I remember when I had it all; when I woke up every morning with no worries. It had to change when I did the actions that had consequences that could change any man. All I could do now was keep my head up and remain loyal to myself. I tell myself that everything will be okay but the truth is that my soul is a glass house, that the Devil laughed and shattered. People look at me, as I look back with no emotion, and they wonder what was my story.
So the story goes, I was 12 years old chilling and smoking weed before I went and chose my fate. I hit the streets of Stockton with only one homie beside me. I had something to prove, so it wasn’t time to take me lightly. It was cold, about two in the morning on what I thought was a friday night. It wasn’t very long until I saw some scraps in sight, there was one standing outside and one in the liquor store. We had to do it fast before they noticed; we pulled up on them, jumped out the car and set it off.
We heard the clerk in the background calling the cops; but we still continued beating on them until we saw blood was being spilt, and at that very moment I knew this was for reals. I wasn’t really tripping or felt no kind of remorse. When I fled from the scene, I was laughing as I saw them bleeding on the floor.
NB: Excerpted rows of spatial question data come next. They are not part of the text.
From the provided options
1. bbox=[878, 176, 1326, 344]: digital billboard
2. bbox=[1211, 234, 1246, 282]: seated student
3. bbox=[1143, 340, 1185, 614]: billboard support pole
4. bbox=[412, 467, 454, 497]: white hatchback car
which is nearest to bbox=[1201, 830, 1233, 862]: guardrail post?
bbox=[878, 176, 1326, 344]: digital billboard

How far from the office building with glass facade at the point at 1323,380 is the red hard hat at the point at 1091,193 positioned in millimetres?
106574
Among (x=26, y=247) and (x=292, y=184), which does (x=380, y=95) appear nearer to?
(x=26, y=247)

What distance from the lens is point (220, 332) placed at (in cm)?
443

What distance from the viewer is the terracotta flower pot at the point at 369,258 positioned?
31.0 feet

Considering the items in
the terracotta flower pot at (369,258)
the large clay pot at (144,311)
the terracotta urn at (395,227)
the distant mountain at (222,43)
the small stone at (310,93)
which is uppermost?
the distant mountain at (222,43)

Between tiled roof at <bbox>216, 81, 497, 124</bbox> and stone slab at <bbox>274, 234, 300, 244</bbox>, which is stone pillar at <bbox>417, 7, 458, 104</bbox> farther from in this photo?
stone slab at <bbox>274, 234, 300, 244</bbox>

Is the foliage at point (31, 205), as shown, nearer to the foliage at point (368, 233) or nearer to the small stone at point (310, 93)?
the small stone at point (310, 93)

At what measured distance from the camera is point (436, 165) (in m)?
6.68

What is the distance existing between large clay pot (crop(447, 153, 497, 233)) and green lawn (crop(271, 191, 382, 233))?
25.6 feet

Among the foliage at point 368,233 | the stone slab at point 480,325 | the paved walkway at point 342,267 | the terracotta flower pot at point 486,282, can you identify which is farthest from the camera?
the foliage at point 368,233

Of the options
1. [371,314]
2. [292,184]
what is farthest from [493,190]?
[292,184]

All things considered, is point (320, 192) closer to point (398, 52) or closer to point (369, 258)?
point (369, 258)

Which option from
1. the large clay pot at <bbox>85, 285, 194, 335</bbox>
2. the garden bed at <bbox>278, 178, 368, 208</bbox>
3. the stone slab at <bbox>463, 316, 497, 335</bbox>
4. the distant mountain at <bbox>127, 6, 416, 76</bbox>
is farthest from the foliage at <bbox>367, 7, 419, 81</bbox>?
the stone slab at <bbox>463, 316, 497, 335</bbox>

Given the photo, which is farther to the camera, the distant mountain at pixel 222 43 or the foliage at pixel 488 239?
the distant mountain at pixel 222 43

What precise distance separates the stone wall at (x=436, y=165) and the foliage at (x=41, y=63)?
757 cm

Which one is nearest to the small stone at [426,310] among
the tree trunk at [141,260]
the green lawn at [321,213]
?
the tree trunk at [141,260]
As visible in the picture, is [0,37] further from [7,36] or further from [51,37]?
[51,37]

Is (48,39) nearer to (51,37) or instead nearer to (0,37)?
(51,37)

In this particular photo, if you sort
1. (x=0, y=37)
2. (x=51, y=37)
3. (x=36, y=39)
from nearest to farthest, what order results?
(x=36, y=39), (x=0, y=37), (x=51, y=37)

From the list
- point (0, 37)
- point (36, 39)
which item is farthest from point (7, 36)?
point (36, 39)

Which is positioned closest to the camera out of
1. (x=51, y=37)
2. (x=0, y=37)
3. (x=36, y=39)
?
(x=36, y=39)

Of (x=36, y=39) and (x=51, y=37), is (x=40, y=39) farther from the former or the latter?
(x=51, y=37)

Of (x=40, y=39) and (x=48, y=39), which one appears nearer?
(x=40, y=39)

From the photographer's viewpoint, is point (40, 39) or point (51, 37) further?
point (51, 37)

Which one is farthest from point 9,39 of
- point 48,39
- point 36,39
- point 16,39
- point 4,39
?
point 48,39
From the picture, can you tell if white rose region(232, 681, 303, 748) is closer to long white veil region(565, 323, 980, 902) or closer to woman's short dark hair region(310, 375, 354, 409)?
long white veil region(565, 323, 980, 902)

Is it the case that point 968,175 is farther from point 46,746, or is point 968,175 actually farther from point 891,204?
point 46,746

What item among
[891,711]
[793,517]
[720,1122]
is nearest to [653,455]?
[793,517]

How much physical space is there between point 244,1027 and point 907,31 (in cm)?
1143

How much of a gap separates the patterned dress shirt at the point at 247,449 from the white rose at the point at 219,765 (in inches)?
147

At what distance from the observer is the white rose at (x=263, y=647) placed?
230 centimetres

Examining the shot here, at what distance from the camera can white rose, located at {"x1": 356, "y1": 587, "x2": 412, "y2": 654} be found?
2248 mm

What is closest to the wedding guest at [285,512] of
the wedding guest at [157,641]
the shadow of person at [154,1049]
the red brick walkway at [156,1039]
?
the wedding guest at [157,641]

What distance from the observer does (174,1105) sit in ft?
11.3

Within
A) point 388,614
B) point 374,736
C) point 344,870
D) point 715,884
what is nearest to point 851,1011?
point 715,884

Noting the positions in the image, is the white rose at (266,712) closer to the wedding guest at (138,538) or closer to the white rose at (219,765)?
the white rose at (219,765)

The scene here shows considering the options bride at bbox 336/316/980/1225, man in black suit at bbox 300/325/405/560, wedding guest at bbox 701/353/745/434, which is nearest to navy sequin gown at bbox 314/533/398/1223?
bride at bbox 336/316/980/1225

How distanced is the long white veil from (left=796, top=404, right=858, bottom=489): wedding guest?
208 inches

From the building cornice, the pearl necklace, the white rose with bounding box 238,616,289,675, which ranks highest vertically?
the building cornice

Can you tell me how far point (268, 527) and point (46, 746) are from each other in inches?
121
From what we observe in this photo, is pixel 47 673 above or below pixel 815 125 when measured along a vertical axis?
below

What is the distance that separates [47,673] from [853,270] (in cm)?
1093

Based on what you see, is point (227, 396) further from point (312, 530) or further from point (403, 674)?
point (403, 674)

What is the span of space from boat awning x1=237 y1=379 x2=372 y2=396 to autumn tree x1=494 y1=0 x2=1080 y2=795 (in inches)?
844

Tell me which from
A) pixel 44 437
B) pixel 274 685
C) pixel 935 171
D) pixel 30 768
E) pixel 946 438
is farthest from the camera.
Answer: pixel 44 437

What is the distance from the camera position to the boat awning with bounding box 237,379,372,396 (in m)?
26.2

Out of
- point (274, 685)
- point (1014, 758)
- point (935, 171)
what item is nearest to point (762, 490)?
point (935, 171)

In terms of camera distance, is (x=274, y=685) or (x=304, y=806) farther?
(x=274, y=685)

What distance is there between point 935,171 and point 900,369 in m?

I knew it wasn’t right but i couldn’t help the way I feel because I knew it was kill or be killed. Now on this day, I wake up thanking God that I’m living another day and ask for forgiveness for the sins I might have to make.
I wonder about the choices I made and then the alternatives I could have done. I can only go on with life by showing no emotions, as I remember what my life was and think about the road I have chosen. My memory goes back to when I was living with the family that I had to turn my back to; just because I wanted to protect them from the choices I’ve done. The choices that made me grow up too quick. With these thought in my head I get up and put on the shirt that some people say is too big, the jeans that I sag, and the shoes some people wish they had.
I then get my wallet and my items; just like any other day. I look at my wardrobe and notice that I have more clothes that when I lived with family. Then at my bed, when I remember when I had to share one with my two brothers. I then walk over to the mirror and see the scar on my face that my father gave to me. I looked into my eyes and I see that I don’t care, that I am better off this way. I head out of my small apartment that is under my neighbor, Jose’s name.
I walk over to his apartment, knock on his door, and when he comes out he tells me, “The zip of yay is in my whip. Get it and dip to, he paused, pulled out a paper, and resumed, “to this address. Google it if you don’t know it. I did what he told me and I drove off in my 69 Malibu. I saw all of my homies posted around doing their job as I did mine. In this ghetto neighborhood, in which everyone knew who’s who and lives in broken down houses. I pass by the leader’s house and it just stands out and I wish that one day I could be just like him.
Everyone had nothing on their lawn but the leader, that we call Jefe, had flowers, bushes, and a baby lemon tree. I drove onto the next block, which is identical to mine and controlled by the same guy. I passed by the old gray public high school in which I might even graduate from. Everyone says that I have the grades to change, that with my 4. 0 GPA I could do anything I want. So I tell them that I rather trade in scholarships for hollow tips. But deep inside I truly believe that why I’m doing this well is because my inner goal is to change the way I live.